TODO: Make code prettier

Sat, Jan 7, 2012 - 5:38pm -- Isaac Sukin

I'm writing a game in JavaScript for fun (I'm almost done, it'll be out within a few days). I've written dozens of games in traditional desktop languages, and I've written a lot of JavaScript designed to make user interfaces prettier, and I've even written some useful JS tools -- but this is the first time I've written a full application in JS complete with complex hierarchical entities. That is to say that I've never had to care much about the fact that JS more or less supports OO architectures before. I could have made this an opportunity to learn about OOP in JS, but I didn't. Instead I wrote the game basically without using (custom) objects at all, resulting in some redundancy and confusion. I did this because it was fast and easy and I already knew how to do it. The code's a mess, but so what? It works. It's good enough. I had fun, and I'm about to ship.
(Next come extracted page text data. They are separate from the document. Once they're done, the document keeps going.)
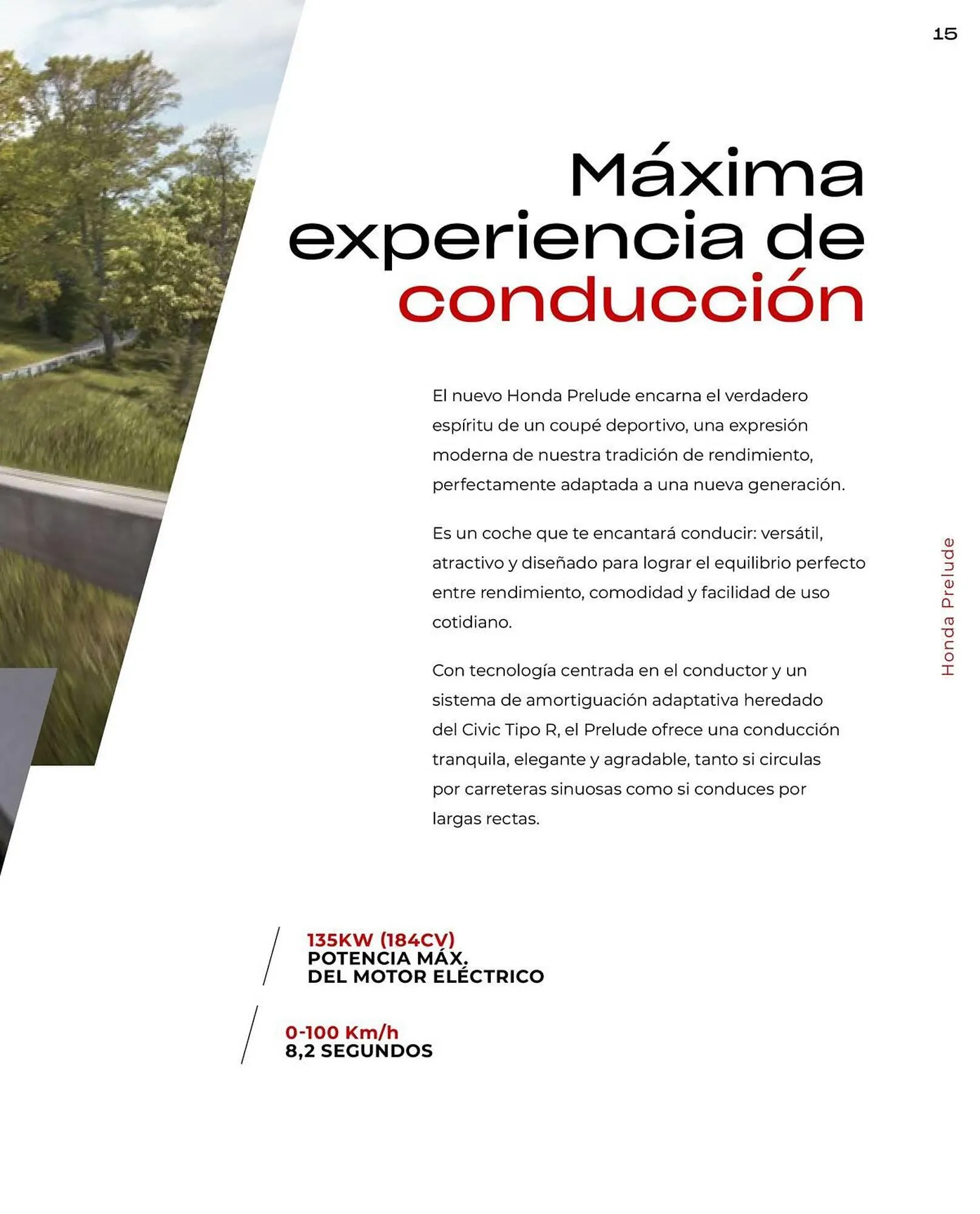 15

Máxima experiencia de conducción

El nuevo Honda Prelude encarna el verdadero espíritu de un coupé deportivo, una expresión moderna de nuestra tradición de rendimiento, perfectamente adaptada a una nueva generación.

Es un coche que te encantará conducir: versátil, atractivo y diseñado para lograr el equilibrio perfecto entre rendimiento, comodidad y facilidad de uso cotidiano.

Con tecnología centrada en el conductor y un sistema de amortiguación adaptativa heredado del Civic Tipo R, el Prelude ofrece una conducción tranquila, elegante y agradable, tanto si circulas por carreteras sinuosas como si conduces por largas rectas.

Honda Prelude

135KW (184CV)
POTENCIA MÁX.
DEL MOTOR ELÉCTRICO

0-100 Km/h
8,2 SEGUNDOS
But I have this little note at the top of main.js:

/**
 * TODO:
 * - Refactor to be prettier.
 */

It's almost the last TODO left before the game is complete. And I'm not going to do it. The game works already, so why should I spend precious hours rebuilding it all just in case one day a Haskell-loving purist* scoffs at my ineptitude? This is not the kind of thing I'm going to come back to in a few months unable to remember how to fix a mission-critical bug. Time to push it out the door.

I might write another, much more complicated game in JS+HTML5 after this. After all, there's at least one contest coming up. Having written a game in JS now, I'm sure the next one will be much better architecturally. But even the best programmers sometimes need to take a step back and just write something fast and dirty sometimes. It's hard not to get caught up in doing things right instead of just getting things done.


* Don't get me wrong -- I have nothing against Haskell-loving purists. I learned OCaml from Benjamin Pierce and later helped Stephanie Weirich teach it. In programming projects I usually insist on carefully following coding standards and writing thoughtful, intuitive APIs because I believe in laziness, impatience, and hubris. But over-engineering doesn't help anyone. Users don't care why or how it works, they only care that it works; and especially if your users are not developers, there comes a time when the effort of making code pretty is just not worth the reward.